Above his head, the A-frame pointed skyward and divided the starlight. So many windows. If Deputy Shepherd had been home, he could have watched the officer through the glass without the man knowing. He’d read about Thomas Shepherd in the newspaper. The idiot threw himself in front of a bullet to save another fool. And now he’d returned to Wolf Lake as a supposed hero.
He knew the real reason Shepherd came home. The man was a coward, running from his fears.
Behind Jeremy, the skiff bobbed with the waves. It had been a struggle to yank the boat from the state forest to the deputy’s shore, but the effort had been worthwhile. He’d drop his first victim’s headless corpse into the lake, steps from Deputy Shepherd’s home. The concept sent giggles rippling through his body.
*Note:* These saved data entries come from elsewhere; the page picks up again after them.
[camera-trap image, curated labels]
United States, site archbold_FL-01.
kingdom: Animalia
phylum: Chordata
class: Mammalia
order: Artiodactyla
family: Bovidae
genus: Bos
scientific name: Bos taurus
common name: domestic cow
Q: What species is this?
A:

His only regret was the deputy hadn’t been home tonight. The A-frame’s windows were no match for the glass cutter inside his pocket. The tool made an effective weapon in a pinch. But he preferred the serrated survival knife sheathed at his hip.
The urge to kill grew as he remembered the murder. The whore’s blood had appeared midnight-black beneath the starlight, and he longed to see it again.
A door slid open on the neighbor’s house as Jeremy edged away from the A-frame. He crept beneath a tree and watched from the shadows as a woman stepped onto a patio and cupped her elbows with her palms. A ramp led from the patio to the sliding glass door. Yet she wasn’t wheelchair bound. The breeze carried her scent. She smelled like wildflowers and desperation. His fingers curled and uncurled as the woman stepped off the patio and wandered into the yard.
Yes, please. Come closer.
He removed the knife from the sheathe and left his hiding place, following the shadows toward the unknowing woman. This was too easy. It was as if she’d ventured outside as a willing sacrifice.
Closer now. She stood ten steps away with jittery eyes fixed on the night. She sensed him.
His hand curled around th
e hilt. The woman shifted so her back was to him. She’d never see him coming.
A deer bounded out of the brush and startled the woman. Jeremy ducked behind a hemlock tree when she whipped around. The blood thrummed in his ears until he only heard his own breathing. The animal disappeared up the ridge line and angled toward the state park.
Before he lunged, the spooked woman backed away and rushed inside the house. He cursed beneath his breath.
No matter. He’d come back for her.
CHAPTER NINE
He’d made a mistake coming home to Wolf Lake. Thomas wore a painted-on smile as he passed Maggie’s desk and wished her a good morning. Sheriff Gray was waiting for Thomas inside his office.
He hadn’t slept. Thomas figured Chelsey moved to the other side of the world and settled down with a nice guy, someone who cared about her. Seeing her with Ray Welch sucked the life out of him. He grabbed a coffee out of the break room. Sheriff Gray sipped from a mug when Thomas knocked on the door.
“Bright and early on your first day,” Gray said, gesturing at the chair across from his desk. “That’s what I like to see.”
“I wake up two hours before work and exercise.”
“Great. Time to hit the ground running. You’ll work with Deputy Aguilar this morning. You’ll like her. Veronica joined the department three years ago, and she’s our best resource on Harmon gang activity.” As Thomas nodded, Gray opened a drawer and slapped a folder on the desk. “Speaking of Harmon, a woman went missing over the weekend.”
Gray opened the folder. The first picture was a school photograph of a young teenage girl, her tawny hair tied into a ponytail, eyes hopeful. The second photograph appeared taken from the window of a police or sheriff cruiser, the subject blurry and looking away from the camera. It was the same woman, now three to five years older. From the fishnet stockings and heels, Thomas surmised the girl worked the streets.
Gray tapped a finger on the second photograph.
“Girl’s name is Erika Windrow, eighteen-years-old. Grew up in a suburb outside of Syracuse. She ran away from home at fifteen and ended up walking the streets in Harmon. The 315 Royals run the prostitution ring, and the Harmon Kings are at war with the Royals.”